Logo of ai_and_memory_wall
ai_and_memory_wall
Examine the memory footprint, parameter count, and FLOPs of state-of-the-art AI models in computer vision, NLP, and speech. Access detailed metrics for transformer and vision model training and inference, with historical memory breakdowns. This resource offers valuable data from the AI and Memory Wall study, aiding in optimizing model efficiency for contemporary applications.
Logo of awesome-DeepLearning
awesome-DeepLearning
Serving as an online deep learning encyclopedia, this PaddlePaddle project provides a wide array of resources designed to simplify the mastery and application of deep learning technologies across real-world scenarios. Suitable for both beginners and seasoned developers, it includes online courses, instructional videos, practical programming books, and case studies tailored to industry needs. Diverse learning formats such as interactive tutorials and live broadcasts are available. Continuously updated to reflect the latest PaddlePaddle releases, it helps users stay informed about new algorithms and methodologies, facilitating the development of skilled AI professionals.
Logo of ProPainter
ProPainter
Discover the latest advancements in video inpainting through ProPainter's use of efficient propagation and transformer methods. This project features capabilities such as video completion and object removal, emphasizing memory-efficient processes across well-known platforms like Hugging Face and OpenXLab. Designed for research and educational purposes, ProPainter enhances training efficiency through pre-computed optical flow, marking it as a pivotal tool in video editing and AI research.

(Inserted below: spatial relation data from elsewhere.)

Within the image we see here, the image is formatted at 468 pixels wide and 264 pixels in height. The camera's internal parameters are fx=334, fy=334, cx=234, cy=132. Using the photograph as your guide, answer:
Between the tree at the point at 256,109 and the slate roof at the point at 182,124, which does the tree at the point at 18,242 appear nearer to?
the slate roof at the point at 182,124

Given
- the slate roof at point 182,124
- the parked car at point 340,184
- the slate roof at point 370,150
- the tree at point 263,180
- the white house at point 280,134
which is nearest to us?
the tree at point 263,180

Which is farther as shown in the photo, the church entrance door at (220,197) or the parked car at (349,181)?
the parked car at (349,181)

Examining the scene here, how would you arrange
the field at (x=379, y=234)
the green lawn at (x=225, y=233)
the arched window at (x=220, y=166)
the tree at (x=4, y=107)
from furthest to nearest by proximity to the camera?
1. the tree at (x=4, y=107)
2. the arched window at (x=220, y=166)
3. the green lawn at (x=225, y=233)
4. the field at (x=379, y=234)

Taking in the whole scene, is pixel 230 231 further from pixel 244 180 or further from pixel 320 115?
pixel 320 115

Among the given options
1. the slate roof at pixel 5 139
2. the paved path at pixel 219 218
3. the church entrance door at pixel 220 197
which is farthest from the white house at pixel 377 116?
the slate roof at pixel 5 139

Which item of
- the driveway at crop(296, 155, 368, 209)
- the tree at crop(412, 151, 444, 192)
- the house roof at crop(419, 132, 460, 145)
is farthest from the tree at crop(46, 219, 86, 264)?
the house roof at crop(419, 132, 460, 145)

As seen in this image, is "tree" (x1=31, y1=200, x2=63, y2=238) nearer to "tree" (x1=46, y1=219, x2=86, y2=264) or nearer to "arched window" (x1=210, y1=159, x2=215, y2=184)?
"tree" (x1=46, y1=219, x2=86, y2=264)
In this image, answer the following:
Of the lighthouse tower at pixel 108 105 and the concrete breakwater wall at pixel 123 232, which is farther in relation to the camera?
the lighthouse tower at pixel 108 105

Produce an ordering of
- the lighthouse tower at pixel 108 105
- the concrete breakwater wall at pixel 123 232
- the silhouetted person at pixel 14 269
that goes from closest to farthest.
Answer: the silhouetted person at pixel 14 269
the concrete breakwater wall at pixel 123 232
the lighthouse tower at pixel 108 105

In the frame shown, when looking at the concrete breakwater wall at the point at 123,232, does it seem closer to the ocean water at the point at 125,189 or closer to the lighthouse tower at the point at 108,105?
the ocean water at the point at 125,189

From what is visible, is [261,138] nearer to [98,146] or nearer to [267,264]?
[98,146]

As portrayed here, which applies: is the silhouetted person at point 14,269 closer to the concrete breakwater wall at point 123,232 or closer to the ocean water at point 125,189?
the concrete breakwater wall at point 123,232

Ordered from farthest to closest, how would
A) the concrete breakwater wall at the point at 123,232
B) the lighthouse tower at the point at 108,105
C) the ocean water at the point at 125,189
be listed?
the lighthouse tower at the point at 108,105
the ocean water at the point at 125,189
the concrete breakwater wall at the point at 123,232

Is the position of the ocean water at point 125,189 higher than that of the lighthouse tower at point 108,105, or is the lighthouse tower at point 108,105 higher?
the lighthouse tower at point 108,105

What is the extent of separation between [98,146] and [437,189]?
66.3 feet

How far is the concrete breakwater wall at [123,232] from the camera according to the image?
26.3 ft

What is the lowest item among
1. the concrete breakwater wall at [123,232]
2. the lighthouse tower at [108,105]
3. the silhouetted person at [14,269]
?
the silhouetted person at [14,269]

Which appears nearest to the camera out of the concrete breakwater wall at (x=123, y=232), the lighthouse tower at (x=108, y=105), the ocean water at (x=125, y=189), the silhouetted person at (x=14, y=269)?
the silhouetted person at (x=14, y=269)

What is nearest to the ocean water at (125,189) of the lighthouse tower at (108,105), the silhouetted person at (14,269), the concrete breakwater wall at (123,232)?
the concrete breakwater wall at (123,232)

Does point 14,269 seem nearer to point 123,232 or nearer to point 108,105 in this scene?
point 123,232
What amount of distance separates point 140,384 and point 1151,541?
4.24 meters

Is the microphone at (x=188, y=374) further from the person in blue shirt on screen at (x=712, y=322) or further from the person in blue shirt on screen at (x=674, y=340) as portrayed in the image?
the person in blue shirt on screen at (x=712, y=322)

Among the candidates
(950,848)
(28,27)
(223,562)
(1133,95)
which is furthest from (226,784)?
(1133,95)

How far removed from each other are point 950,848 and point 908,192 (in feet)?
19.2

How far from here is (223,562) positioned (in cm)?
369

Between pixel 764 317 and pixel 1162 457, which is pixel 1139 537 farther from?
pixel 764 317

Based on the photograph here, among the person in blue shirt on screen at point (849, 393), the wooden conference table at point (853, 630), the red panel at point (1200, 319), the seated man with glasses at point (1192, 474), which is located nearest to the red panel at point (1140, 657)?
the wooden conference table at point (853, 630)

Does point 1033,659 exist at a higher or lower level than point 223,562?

Logo of SwissArmyTransformer
SwissArmyTransformer
Discover SwissArmyTransformer, a unified codebase for integrating model-agnostic components into Transformer-based models. Utilize DeepSpeed and model parallelism for efficient pretraining and finetuning of large-scale models with ease. Implement prefix-tuning in models such as GLM and GPT to boost performance with minimal effort. Leverage extensive training support on multiple GPUs or nodes, accommodating models like T5-10B and experimental ones like CogView2. SwissArmyTransformer offers a comprehensive environment for developing and optimizing Transformer variants designed for various AI tasks.
Logo of flatformer
flatformer
FlatFormer enhances 3D point cloud transformer efficiency with flattened window attention, solving latency challenges for applications like autonomous driving. It reduces processing overhead by grouping point clouds equally and applying self-attention, achieving significant speed improvements over SST and CenterPoint while ensuring high accuracy on the Waymo Dataset. It delivers real-time performance on edge GPUs, surpassing traditional sparse convolutional methods in speed and performance on large-scale benchmarks.
Logo of TATS
TATS
Discover an innovative method for generating long-form videos using Time-Agnostic VQGAN and Transformer models. This system generates extensive frames from brief training sequences and supports video creation from text or audio inputs, offering diverse output options. Recent findings reveal discrepancies between FVD metrics and human evaluations, providing new insights. It also includes guidelines for setup and usage across different datasets, making it an essential resource for industry professionals.
Logo of RWKV-LM
RWKV-LM
Leveraging a unique attention-free architecture, RWKV combines the strengths of RNNs and Transformers to deliver exceptional language model performance. It supports rapid inference, low VRAM usage, and efficient training. RWKV's parallelization capabilities facilitate GPT-style computation, making it adaptable for various AI applications such as text generation and image processing. This model is compatible with edge devices, ensuring resource efficiency and offering diverse training and fine-tuning options for tailored outputs across different data scales.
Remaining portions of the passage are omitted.